(Data drawn from a collection)
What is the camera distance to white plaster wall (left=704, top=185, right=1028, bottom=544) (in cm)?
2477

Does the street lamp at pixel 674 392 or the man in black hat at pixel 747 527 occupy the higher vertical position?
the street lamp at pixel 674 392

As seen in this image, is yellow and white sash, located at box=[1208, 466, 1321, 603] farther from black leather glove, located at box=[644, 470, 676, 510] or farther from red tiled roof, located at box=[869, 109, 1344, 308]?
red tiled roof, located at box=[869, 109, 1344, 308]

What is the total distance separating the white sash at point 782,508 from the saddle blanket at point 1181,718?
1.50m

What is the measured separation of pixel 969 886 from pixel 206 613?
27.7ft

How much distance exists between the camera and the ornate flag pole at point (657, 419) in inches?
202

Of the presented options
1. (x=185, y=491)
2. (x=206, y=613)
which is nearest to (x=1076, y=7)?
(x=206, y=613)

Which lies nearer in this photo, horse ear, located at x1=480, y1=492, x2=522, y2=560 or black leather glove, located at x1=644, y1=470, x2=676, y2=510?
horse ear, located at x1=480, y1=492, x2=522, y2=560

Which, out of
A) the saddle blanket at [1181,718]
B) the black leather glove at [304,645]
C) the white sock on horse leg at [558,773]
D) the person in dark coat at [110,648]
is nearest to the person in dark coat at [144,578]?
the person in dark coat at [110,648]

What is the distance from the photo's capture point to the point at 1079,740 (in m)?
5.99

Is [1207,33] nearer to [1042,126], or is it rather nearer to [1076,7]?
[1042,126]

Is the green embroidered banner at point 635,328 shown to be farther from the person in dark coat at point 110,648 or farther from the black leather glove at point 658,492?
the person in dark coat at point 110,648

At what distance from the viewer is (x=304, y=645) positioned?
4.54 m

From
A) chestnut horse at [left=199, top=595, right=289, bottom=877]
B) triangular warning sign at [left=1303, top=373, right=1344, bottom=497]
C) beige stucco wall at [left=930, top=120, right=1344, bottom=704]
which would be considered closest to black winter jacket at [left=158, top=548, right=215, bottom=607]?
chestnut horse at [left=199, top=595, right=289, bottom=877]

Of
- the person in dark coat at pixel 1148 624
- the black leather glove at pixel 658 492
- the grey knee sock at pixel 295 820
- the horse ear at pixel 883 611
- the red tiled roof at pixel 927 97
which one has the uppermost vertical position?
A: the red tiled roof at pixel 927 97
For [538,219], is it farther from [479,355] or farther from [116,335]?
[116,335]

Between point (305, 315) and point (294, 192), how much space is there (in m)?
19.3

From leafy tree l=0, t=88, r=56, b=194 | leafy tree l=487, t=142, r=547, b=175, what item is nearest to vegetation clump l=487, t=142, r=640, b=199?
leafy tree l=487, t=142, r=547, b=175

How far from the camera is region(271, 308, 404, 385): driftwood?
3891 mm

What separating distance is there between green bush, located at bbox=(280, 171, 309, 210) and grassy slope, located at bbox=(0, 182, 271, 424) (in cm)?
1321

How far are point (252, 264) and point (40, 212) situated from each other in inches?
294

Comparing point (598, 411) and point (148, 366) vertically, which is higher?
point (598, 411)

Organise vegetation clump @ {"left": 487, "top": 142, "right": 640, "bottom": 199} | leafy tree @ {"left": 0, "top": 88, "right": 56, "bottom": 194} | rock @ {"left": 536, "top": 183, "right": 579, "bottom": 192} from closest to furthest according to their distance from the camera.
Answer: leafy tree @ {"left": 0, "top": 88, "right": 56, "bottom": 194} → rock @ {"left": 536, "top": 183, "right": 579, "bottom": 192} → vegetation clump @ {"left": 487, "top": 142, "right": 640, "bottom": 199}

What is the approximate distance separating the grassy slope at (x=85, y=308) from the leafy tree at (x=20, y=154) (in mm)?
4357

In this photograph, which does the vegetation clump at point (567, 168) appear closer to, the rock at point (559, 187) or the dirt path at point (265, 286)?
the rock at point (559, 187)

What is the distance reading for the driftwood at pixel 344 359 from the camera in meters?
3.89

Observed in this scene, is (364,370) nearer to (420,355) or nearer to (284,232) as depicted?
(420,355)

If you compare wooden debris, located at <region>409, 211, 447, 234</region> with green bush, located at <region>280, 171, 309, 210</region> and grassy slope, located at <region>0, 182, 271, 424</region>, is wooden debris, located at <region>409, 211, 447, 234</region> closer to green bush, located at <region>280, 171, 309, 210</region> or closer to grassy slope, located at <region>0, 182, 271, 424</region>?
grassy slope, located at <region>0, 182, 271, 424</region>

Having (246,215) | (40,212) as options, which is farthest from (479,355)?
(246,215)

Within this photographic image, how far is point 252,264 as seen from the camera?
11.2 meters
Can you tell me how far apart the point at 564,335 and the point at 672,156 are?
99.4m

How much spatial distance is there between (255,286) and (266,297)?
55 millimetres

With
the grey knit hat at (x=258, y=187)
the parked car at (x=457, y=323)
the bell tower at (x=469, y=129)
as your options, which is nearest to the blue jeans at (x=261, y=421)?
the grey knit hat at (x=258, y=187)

• **Stated task**
Lay out the stretch of entries from the line containing "How much spatial" through the final line as a Markdown table with the columns Row and Line, numbering each line and omitting blank lines.

• **Complete response**
| Row | Line |
|---|---|
| 1 | How much spatial distance is there between (255,286) and (266,297)? |
| 2 | 55 millimetres |
| 3 | With |
| 4 | the grey knit hat at (x=258, y=187) |
| 5 | the parked car at (x=457, y=323) |
| 6 | the bell tower at (x=469, y=129) |
| 7 | as your options, which is nearest to the blue jeans at (x=261, y=421)? |
| 8 | the grey knit hat at (x=258, y=187) |